Copy down all of the data underneath, exactly as shown.

--- Start of Dataset records ---

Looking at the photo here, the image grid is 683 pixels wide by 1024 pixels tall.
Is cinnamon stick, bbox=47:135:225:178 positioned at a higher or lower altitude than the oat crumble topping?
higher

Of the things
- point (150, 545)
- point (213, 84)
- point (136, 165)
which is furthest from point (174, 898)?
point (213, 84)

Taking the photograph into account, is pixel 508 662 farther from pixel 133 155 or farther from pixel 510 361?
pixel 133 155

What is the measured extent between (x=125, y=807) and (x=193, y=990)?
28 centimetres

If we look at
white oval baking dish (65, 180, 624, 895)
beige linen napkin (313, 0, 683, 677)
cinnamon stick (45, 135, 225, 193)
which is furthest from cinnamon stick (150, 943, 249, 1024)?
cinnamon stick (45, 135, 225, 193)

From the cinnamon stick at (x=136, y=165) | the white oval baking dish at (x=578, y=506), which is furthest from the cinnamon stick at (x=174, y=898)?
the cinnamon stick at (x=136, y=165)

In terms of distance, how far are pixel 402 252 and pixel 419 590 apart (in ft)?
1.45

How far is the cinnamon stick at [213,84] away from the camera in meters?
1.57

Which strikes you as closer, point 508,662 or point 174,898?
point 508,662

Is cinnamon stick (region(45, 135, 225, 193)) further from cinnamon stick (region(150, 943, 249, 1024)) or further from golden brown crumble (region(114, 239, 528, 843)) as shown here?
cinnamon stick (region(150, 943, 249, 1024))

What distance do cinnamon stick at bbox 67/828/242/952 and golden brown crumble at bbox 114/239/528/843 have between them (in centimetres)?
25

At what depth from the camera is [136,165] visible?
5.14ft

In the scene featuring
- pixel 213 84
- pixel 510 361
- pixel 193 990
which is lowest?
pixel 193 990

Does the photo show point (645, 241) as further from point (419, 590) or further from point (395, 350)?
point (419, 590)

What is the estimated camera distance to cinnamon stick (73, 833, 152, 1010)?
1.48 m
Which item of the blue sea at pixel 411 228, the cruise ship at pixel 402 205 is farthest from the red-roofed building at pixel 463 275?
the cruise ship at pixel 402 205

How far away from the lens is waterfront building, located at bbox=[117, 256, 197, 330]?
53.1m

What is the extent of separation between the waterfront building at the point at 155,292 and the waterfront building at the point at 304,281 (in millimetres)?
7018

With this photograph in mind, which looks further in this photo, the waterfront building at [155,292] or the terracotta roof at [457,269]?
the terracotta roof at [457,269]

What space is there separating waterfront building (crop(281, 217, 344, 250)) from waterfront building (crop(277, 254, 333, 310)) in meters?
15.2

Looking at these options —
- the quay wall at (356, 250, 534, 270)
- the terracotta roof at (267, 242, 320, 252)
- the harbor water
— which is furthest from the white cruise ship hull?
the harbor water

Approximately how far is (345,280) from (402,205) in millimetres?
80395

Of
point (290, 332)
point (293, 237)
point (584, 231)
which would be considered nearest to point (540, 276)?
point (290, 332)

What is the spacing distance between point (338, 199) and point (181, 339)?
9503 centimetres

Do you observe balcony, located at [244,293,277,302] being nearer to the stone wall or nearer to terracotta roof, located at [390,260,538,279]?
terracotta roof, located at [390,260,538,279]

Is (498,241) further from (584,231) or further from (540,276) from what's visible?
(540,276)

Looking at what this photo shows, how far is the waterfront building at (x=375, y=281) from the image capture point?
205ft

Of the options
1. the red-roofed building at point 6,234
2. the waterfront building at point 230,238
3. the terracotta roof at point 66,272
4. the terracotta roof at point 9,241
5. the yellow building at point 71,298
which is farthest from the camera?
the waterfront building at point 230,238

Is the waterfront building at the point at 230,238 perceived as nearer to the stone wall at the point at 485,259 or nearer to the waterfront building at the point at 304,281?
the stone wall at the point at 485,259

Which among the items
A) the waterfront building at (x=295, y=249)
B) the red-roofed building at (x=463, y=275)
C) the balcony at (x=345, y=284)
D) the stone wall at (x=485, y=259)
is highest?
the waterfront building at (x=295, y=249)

--- End of Dataset records ---

▶ [Solved problem]
Looking at the photo here, the image grid is 683 pixels wide by 1024 pixels tall.
Is cinnamon stick, bbox=47:135:225:178 positioned at a higher or lower altitude than the oat crumble topping?
higher

Of the things
- point (150, 545)
- point (213, 84)
- point (136, 165)
which is furthest from point (174, 898)?
point (213, 84)

Taking the photograph into account, is pixel 508 662 farther from pixel 133 155 or farther from pixel 510 361?
pixel 133 155

What is the measured extent between (x=125, y=807) and (x=193, y=990)?
28 centimetres

If we look at
white oval baking dish (65, 180, 624, 895)
beige linen napkin (313, 0, 683, 677)
cinnamon stick (45, 135, 225, 193)
which is furthest from cinnamon stick (150, 943, 249, 1024)?
cinnamon stick (45, 135, 225, 193)

From the cinnamon stick at (x=136, y=165) | the white oval baking dish at (x=578, y=506), which is furthest from the cinnamon stick at (x=174, y=898)?
the cinnamon stick at (x=136, y=165)

In terms of distance, how far are pixel 402 252 and pixel 419 590 apart (in ft)?
1.45

How far is the cinnamon stick at [213,84] away from the camera in meters?
1.57

Which strikes you as closer, point 508,662 or point 174,898?
point 508,662

Is cinnamon stick (region(45, 135, 225, 193)) further from cinnamon stick (region(150, 943, 249, 1024)) or further from golden brown crumble (region(114, 239, 528, 843)) as shown here?
cinnamon stick (region(150, 943, 249, 1024))

What distance do cinnamon stick at bbox 67/828/242/952 and golden brown crumble at bbox 114/239/528/843 have between them (in centimetres)?
25

At what depth from the camera is [136,165] visible?
5.14ft

In the scene featuring
- pixel 213 84
- pixel 510 361
- pixel 193 990
which is lowest?
pixel 193 990

Does the photo show point (645, 241) as further from point (419, 590) or further from point (395, 350)?
point (419, 590)

What is the estimated camera distance to cinnamon stick (73, 833, 152, 1010)?
1.48 m
Which item of the blue sea at pixel 411 228, the cruise ship at pixel 402 205 is farthest from the red-roofed building at pixel 463 275?
the cruise ship at pixel 402 205

How far away from the lens is waterfront building, located at bbox=[117, 256, 197, 330]?
53.1m

What is the extent of separation between the waterfront building at the point at 155,292 and the waterfront building at the point at 304,281 (in millimetres)?
7018

With this photograph in mind, which looks further in this photo, the waterfront building at [155,292] or the terracotta roof at [457,269]?
the terracotta roof at [457,269]

What space is there separating waterfront building (crop(281, 217, 344, 250)) from waterfront building (crop(277, 254, 333, 310)) in meters?
15.2

Looking at these options —
- the quay wall at (356, 250, 534, 270)
- the terracotta roof at (267, 242, 320, 252)
- the harbor water
— which is furthest from the white cruise ship hull?
the harbor water

Approximately how far is (345,280) from (402,205) in millimetres?
80395

Of
point (290, 332)
point (293, 237)
point (584, 231)
which would be considered nearest to point (540, 276)?
point (290, 332)

What is the spacing distance between point (338, 199) and point (181, 339)?
9503 centimetres

Do you observe balcony, located at [244,293,277,302] being nearer to the stone wall or nearer to terracotta roof, located at [390,260,538,279]?
terracotta roof, located at [390,260,538,279]

Is (498,241) further from (584,231) or further from (540,276) from what's visible?
(540,276)

Looking at what this photo shows, how far is the waterfront building at (x=375, y=281) from the image capture point?
205ft

Of the options
1. the red-roofed building at point 6,234
2. the waterfront building at point 230,238
3. the terracotta roof at point 66,272
4. the terracotta roof at point 9,241
5. the yellow building at point 71,298
which is farthest from the camera?
the waterfront building at point 230,238

Is the waterfront building at the point at 230,238 perceived as nearer to the stone wall at the point at 485,259 or nearer to the waterfront building at the point at 304,281?
the stone wall at the point at 485,259

Which among the items
A) the waterfront building at (x=295, y=249)
B) the red-roofed building at (x=463, y=275)
C) the balcony at (x=345, y=284)
D) the stone wall at (x=485, y=259)
is highest?
the waterfront building at (x=295, y=249)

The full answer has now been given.